Showdown coming with Planned Parenthood
Governor’s words make abortionists an easier target
JEFFERSON CITY – A bill that may lead to the cessation of public funding for Planned Parenthood, America’s largest abortion provider, was noted Jan. 24 when Gov. Matt Blunt devoted three sentences to “Getting Abortion Providers Out of Missouri Schools” in his Budget and Legislative Priorities document released before his State of the State Address.
“We started this project of taking on Planned Parenthood a couple of years ago, and the governor has adopted this as something that he wants to be a part of,” said Kerry Messer, founder of Missouri Family Network and lobbyist for the Missouri Baptist Convention’s (MBC) Christian Life Commission. “The battleground is a big one. It’s going to take a lot of resources. I’m predicting that we’re going to have a titan clash on the Senate floor.”
The language in the governor’s document reads as follows:
“Currently, some school districts around the state allow Planned Parenthood, and other abortion providers, to offer sex education in their schools. Governor Blunt believes that abortion providers should not be providing information to Missouri school children. The governor proposes legislation that will prohibit any public elementary or secondary institution from allowing abortion providers to present sex education programs to students.”
Nearly 900,000 students participate in Missouri public (elementary and secondary) education. Planned Parenthood affiliates are the largest provider of sex education materials and presenters to those pupils. It is a very lucrative business that is powerful in the Capitol, Messer said.

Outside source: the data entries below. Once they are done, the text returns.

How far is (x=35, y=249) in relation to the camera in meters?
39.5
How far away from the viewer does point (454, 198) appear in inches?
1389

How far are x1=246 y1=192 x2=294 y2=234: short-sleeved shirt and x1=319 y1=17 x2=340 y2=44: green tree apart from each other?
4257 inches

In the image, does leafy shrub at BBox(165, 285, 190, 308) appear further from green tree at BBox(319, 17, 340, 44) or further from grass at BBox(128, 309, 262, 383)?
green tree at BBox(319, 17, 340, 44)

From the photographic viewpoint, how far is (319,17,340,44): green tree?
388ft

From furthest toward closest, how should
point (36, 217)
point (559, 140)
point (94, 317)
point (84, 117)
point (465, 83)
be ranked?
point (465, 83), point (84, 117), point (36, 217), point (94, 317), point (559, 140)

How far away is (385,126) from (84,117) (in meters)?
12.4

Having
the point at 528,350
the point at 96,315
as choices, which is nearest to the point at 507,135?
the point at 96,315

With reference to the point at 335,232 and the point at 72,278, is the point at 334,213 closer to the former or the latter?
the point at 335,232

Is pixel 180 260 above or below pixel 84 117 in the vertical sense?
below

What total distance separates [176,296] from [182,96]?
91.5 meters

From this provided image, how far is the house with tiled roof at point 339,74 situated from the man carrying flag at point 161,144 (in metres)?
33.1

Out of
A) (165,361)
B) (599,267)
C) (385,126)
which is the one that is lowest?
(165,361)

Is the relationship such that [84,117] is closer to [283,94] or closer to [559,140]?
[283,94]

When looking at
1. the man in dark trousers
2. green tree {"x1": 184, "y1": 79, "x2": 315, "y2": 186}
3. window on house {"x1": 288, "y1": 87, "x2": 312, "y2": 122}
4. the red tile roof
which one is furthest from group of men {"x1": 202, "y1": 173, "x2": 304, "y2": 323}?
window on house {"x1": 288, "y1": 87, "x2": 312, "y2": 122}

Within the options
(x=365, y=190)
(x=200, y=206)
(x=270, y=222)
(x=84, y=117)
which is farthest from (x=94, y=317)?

“Planned Parenthood is known to be one of the most politically active institutions in American life,” he said. “Those millions of dollars (in profits) that they reap by exposing our children to material that they should not be exposed to (are) put back into political campaigns to put people in office who will protect them to keep garnering the money and to continue abusing our children.
“We can’t print in The Pathway the types of things that even our grade school children face in their public school classrooms. It’s just a travesty that we can’t communicate this to Missouri Baptists. Missouri Baptists need to sit down and start writing letters to their legislators begging them to get this legislation passed.”
Messer said at least one pro-life leader in the Missouri General Assembly is worthy of our prayers when it comes to getting the anti-Planned Parenthood legislation passed. His name is Sen. Delbert Scott, R-Lowry City. Scott is a deacon at the Lowry City Church of God (Holiness).
“He has offered to help coordinate pro-life activities in the Senate,” Messer said.
The anti-Planned Parenthood bill is not the only one in play right now. More than one pro-life reform may eventually make it to the governor’s desk for his certain signature in 2007, Messer said, if pro-life citizens would only be active in the process. Three or four different provisions would appear to be possible, based on the substance of four paragraphs of language that Blunt included under the “Sanctity of Life” heading in the State of the State.
One idea Blunt is championing is that the Alternatives to Abortion program receive $200,000 in new funding in addition to $760,000 that will maintain the current level of funding. Messer focused on the spirit of this portion of the address, noting there was one line in particular that shined:
“No society can remain civilized if it does not concern itself with the respect and courtesy that is shown to one another, how it perceives the family, and how it treats the most vulnerable,” the governor said.
Another top legislative priority this year for pro-life activists is a bill that would protect Missouri’s pharmacists from being forced into providing “morning after” abortion pills to patients. In the governor’s language, he is seeking to protect the conscience rights of pharmaceutical professionals.
Messer said along with the governor’s various pro-life priorities, the thought of regulating the state’s two remaining abortion clinics in Columbia and St. Louis will play into what eventually goes before lawmakers.
“Our goal is to make them (the state’s abortion clinics) as responsible to the citizens of the state as you can make an institution that kills babies,” Messer said.